Telefonica in talks to buy KPN’s German mobile-phone business E-Plus
23 Jul 2013
Spanish telecom giant Telefonica SA is in talks to buy Dutch telecom company Royal KPN NV's German mobile-phone unit E-Plus, in a deal potentially valued at around €5 billion ($6.6 billion).
Responding to media reports, both companies separately confirmed that they are in talks, but did not divulge any further information.
Telefonica and KPN had come close to a deal year, but talks on merging Telefonica's O2 with KPN's E-Plus fell apart because of differences in valuation.
A deal would add more debt to Madrid-based Telefonica, which in recent years has been selling assets with the goal of bringing its net debt below €47 billion in 2013.

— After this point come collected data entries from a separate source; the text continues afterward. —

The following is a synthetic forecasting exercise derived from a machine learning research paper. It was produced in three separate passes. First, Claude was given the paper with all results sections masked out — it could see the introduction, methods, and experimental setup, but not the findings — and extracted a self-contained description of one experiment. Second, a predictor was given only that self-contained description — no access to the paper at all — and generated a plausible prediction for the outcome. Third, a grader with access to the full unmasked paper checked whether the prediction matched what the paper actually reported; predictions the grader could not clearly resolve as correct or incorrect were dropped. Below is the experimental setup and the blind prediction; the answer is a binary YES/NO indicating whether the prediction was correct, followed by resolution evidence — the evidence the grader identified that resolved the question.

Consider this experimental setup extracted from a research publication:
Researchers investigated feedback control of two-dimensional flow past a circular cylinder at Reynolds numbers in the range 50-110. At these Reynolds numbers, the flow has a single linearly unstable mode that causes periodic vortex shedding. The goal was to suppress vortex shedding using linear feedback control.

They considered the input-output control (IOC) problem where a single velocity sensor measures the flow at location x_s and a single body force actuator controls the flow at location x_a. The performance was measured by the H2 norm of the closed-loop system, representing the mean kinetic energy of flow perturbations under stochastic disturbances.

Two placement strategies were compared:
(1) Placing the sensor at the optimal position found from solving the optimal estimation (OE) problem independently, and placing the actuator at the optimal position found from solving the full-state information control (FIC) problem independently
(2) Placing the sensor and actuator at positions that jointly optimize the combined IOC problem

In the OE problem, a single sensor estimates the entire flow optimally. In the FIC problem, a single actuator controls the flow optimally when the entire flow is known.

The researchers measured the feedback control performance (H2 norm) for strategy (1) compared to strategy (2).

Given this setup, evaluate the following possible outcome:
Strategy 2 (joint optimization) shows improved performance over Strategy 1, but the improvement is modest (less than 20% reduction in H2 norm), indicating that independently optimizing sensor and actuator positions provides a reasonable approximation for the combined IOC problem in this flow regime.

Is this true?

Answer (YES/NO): NO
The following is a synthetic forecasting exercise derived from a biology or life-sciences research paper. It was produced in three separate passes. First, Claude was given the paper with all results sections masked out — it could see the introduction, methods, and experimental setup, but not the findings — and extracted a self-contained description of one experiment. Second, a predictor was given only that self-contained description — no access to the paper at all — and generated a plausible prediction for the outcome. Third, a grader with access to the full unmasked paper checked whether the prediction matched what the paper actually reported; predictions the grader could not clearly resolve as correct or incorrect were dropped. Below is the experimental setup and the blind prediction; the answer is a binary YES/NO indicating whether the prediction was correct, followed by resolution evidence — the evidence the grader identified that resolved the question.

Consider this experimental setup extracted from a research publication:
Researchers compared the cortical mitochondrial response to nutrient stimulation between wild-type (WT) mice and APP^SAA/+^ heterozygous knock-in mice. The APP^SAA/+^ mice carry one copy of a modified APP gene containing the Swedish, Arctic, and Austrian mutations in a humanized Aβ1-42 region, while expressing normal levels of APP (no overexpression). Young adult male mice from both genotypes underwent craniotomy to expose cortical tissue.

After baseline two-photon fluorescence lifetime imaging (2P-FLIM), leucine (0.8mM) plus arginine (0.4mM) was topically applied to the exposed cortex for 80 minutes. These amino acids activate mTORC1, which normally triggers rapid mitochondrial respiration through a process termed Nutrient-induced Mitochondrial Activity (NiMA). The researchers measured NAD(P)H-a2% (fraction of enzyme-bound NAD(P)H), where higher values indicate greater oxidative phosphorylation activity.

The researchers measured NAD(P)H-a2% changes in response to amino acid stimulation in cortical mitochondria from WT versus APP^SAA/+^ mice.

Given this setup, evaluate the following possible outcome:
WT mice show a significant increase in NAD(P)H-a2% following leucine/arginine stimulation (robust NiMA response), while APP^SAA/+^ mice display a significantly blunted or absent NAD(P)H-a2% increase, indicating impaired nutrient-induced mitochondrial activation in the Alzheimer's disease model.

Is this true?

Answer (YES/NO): NO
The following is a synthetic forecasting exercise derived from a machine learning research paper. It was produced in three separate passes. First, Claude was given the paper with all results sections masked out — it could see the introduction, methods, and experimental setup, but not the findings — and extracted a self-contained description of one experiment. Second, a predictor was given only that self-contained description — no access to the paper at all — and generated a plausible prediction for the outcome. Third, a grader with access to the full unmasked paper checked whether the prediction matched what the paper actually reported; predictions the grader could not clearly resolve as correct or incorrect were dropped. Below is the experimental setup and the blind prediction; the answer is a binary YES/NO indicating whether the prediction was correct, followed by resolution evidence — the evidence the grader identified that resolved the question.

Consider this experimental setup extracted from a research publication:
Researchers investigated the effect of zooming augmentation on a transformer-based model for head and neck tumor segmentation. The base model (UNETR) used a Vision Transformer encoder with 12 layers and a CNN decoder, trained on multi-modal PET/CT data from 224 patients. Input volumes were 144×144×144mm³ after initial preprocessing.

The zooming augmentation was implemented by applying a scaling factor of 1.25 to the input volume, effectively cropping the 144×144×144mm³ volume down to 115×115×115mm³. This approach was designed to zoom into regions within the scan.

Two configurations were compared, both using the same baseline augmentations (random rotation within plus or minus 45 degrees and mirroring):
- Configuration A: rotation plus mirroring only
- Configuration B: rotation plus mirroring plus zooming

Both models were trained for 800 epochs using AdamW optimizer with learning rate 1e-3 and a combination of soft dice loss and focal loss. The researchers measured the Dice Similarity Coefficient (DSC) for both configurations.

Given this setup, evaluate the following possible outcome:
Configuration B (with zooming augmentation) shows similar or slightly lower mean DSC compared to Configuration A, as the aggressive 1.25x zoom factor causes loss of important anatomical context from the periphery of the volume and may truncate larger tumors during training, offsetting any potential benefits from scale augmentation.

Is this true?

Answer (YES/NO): YES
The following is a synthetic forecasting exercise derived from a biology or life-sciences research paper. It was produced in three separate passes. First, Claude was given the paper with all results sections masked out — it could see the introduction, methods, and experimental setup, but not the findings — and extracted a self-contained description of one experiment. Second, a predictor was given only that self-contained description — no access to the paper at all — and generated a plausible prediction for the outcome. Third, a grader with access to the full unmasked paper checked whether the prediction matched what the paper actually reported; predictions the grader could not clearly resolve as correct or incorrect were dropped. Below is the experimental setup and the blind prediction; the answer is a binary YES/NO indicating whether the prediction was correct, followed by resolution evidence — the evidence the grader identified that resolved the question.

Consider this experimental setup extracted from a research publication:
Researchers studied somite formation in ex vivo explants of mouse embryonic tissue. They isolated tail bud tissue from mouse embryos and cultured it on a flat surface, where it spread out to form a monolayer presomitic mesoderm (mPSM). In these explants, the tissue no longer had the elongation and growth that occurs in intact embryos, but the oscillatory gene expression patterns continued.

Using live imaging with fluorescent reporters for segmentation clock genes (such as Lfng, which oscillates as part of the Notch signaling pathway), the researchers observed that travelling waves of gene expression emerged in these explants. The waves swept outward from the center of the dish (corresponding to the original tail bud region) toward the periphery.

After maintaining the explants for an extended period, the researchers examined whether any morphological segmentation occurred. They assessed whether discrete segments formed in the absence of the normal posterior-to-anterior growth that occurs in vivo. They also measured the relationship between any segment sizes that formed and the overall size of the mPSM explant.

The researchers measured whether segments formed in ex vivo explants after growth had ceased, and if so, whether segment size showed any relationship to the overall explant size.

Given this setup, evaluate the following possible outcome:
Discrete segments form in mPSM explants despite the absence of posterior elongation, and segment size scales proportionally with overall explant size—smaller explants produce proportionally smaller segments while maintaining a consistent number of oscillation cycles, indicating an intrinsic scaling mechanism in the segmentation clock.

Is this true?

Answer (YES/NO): YES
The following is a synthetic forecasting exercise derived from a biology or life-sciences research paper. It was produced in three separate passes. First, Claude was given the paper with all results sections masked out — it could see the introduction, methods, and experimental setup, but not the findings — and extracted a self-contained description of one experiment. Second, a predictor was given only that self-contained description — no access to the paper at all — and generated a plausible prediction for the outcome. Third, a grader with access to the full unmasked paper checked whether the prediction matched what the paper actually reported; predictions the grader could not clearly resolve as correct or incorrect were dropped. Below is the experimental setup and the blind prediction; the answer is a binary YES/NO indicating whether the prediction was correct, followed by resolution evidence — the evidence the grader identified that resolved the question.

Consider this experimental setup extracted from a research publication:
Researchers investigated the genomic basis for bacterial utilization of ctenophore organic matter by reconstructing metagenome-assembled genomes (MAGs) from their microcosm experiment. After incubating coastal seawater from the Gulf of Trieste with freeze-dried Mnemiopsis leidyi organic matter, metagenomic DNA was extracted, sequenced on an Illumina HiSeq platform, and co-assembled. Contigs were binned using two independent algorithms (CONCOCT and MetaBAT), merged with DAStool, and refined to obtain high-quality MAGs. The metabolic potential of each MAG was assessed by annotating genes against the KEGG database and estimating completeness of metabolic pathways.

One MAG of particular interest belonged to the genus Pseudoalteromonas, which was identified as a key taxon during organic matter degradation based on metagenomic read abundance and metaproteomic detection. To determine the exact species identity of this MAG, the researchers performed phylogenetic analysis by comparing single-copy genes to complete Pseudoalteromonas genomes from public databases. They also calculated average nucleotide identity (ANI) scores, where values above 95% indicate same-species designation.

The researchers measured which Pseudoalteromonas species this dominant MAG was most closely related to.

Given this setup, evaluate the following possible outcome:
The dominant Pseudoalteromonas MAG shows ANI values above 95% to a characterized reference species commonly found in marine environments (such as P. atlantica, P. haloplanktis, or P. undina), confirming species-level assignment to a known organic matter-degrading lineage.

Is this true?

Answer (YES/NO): YES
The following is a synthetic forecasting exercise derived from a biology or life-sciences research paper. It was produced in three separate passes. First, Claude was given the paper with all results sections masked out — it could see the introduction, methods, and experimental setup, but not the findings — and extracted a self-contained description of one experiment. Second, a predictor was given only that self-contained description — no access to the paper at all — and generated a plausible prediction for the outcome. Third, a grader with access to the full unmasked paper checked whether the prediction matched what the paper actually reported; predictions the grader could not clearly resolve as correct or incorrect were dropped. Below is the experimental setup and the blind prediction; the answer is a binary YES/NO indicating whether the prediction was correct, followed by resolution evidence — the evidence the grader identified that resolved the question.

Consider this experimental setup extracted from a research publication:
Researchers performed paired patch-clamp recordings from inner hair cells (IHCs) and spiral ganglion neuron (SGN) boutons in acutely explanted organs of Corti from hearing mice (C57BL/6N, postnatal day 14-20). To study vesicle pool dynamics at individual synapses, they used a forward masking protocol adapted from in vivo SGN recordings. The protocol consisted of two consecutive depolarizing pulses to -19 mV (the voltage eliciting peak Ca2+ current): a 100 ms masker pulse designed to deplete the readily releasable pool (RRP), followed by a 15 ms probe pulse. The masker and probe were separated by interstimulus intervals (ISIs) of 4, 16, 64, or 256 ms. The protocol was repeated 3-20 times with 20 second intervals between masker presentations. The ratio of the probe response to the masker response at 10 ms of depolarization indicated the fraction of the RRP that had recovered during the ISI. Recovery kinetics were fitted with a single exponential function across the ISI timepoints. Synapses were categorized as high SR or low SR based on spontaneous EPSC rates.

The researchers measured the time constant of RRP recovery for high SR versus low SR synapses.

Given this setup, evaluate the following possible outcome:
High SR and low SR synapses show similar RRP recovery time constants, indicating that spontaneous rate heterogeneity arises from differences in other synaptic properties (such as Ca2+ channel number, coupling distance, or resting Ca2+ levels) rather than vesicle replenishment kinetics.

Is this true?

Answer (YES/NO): YES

Since 2011, it sold its Central American assets to Guatemala's CMI for $500 million, disposed off its Atento call centre to US private equity firm Bain Capital for $1.3 billion, its stake in China Unicom for $1.4 billion, its UK broadband and fixed telephony business to BSkyB for $270 million, and last month agreed to sell its O2 Irish business to Hutchison Whampoa Ltd's wireless communication unit called Three, for $1 billion.
The merger of O2 with E-Plus would create Germany's largest mobile operator with a 38 per cent market share, ahead of current leaders Deutsche Telekom and Vodafone.